Stored data entries:
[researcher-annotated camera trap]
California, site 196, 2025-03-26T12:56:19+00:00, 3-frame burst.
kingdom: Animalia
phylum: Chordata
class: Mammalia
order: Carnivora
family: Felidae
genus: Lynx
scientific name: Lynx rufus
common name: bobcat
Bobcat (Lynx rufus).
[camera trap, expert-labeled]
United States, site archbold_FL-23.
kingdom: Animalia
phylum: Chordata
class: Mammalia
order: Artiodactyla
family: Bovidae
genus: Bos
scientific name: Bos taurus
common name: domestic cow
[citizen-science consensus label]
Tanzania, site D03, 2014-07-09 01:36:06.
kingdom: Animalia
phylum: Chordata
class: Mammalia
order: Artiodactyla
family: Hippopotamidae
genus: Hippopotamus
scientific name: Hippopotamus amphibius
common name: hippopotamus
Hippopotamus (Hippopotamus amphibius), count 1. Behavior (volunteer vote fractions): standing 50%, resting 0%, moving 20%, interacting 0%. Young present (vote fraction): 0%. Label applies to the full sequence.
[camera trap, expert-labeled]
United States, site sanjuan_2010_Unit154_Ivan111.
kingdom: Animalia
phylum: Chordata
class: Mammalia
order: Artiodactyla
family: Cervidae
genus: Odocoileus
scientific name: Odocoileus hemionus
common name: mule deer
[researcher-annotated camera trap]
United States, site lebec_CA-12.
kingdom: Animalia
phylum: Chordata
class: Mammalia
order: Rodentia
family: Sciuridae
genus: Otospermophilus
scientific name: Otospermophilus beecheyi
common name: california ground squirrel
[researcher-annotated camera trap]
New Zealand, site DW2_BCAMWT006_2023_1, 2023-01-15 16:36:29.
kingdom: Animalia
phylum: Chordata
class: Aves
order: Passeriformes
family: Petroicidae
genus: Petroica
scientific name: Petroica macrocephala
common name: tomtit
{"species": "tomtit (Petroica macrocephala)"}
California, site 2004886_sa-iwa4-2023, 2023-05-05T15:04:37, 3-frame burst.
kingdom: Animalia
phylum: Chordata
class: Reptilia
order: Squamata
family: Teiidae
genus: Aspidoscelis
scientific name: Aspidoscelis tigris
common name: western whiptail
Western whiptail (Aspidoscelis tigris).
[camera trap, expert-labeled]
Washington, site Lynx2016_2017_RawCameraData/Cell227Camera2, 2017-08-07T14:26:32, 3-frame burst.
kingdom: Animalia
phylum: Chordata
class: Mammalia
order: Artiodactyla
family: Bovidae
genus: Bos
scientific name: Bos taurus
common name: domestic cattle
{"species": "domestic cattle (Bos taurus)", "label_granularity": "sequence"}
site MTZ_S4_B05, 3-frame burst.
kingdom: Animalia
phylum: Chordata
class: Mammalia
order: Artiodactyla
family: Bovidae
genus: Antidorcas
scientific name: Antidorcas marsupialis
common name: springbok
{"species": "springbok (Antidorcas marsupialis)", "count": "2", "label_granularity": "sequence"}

EXERCISE: Each entry needs to be written out again, exactly as given.

RESPONSE BELOW:
[researcher-annotated camera trap]
California, site 196, 2025-03-26T12:56:19+00:00, 3-frame burst.
kingdom: Animalia
phylum: Chordata
class: Mammalia
order: Carnivora
family: Felidae
genus: Lynx
scientific name: Lynx rufus
common name: bobcat
Bobcat (Lynx rufus).
[camera trap, expert-labeled]
United States, site archbold_FL-23.
kingdom: Animalia
phylum: Chordata
class: Mammalia
order: Artiodactyla
family: Bovidae
genus: Bos
scientific name: Bos taurus
common name: domestic cow
[citizen-science consensus label]
Tanzania, site D03, 2014-07-09 01:36:06.
kingdom: Animalia
phylum: Chordata
class: Mammalia
order: Artiodactyla
family: Hippopotamidae
genus: Hippopotamus
scientific name: Hippopotamus amphibius
common name: hippopotamus
Hippopotamus (Hippopotamus amphibius), count 1. Behavior (volunteer vote fractions): standing 50%, resting 0%, moving 20%, interacting 0%. Young present (vote fraction): 0%. Label applies to the full sequence.
[camera trap, expert-labeled]
United States, site sanjuan_2010_Unit154_Ivan111.
kingdom: Animalia
phylum: Chordata
class: Mammalia
order: Artiodactyla
family: Cervidae
genus: Odocoileus
scientific name: Odocoileus hemionus
common name: mule deer
[researcher-annotated camera trap]
United States, site lebec_CA-12.
kingdom: Animalia
phylum: Chordata
class: Mammalia
order: Rodentia
family: Sciuridae
genus: Otospermophilus
scientific name: Otospermophilus beecheyi
common name: california ground squirrel
[researcher-annotated camera trap]
New Zealand, site DW2_BCAMWT006_2023_1, 2023-01-15 16:36:29.
kingdom: Animalia
phylum: Chordata
class: Aves
order: Passeriformes
family: Petroicidae
genus: Petroica
scientific name: Petroica macrocephala
common name: tomtit
{"species": "tomtit (Petroica macrocephala)"}
California, site 2004886_sa-iwa4-2023, 2023-05-05T15:04:37, 3-frame burst.
kingdom: Animalia
phylum: Chordata
class: Reptilia
order: Squamata
family: Teiidae
genus: Aspidoscelis
scientific name: Aspidoscelis tigris
common name: western whiptail
Western whiptail (Aspidoscelis tigris).
[camera trap, expert-labeled]
Washington, site Lynx2016_2017_RawCameraData/Cell227Camera2, 2017-08-07T14:26:32, 3-frame burst.
kingdom: Animalia
phylum: Chordata
class: Mammalia
order: Artiodactyla
family: Bovidae
genus: Bos
scientific name: Bos taurus
common name: domestic cattle
{"species": "domestic cattle (Bos taurus)", "label_granularity": "sequence"}
site MTZ_S4_B05, 3-frame burst.
kingdom: Animalia
phylum: Chordata
class: Mammalia
order: Artiodactyla
family: Bovidae
genus: Antidorcas
scientific name: Antidorcas marsupialis
common name: springbok
{"species": "springbok (Antidorcas marsupialis)", "count": "2", "label_granularity": "sequence"}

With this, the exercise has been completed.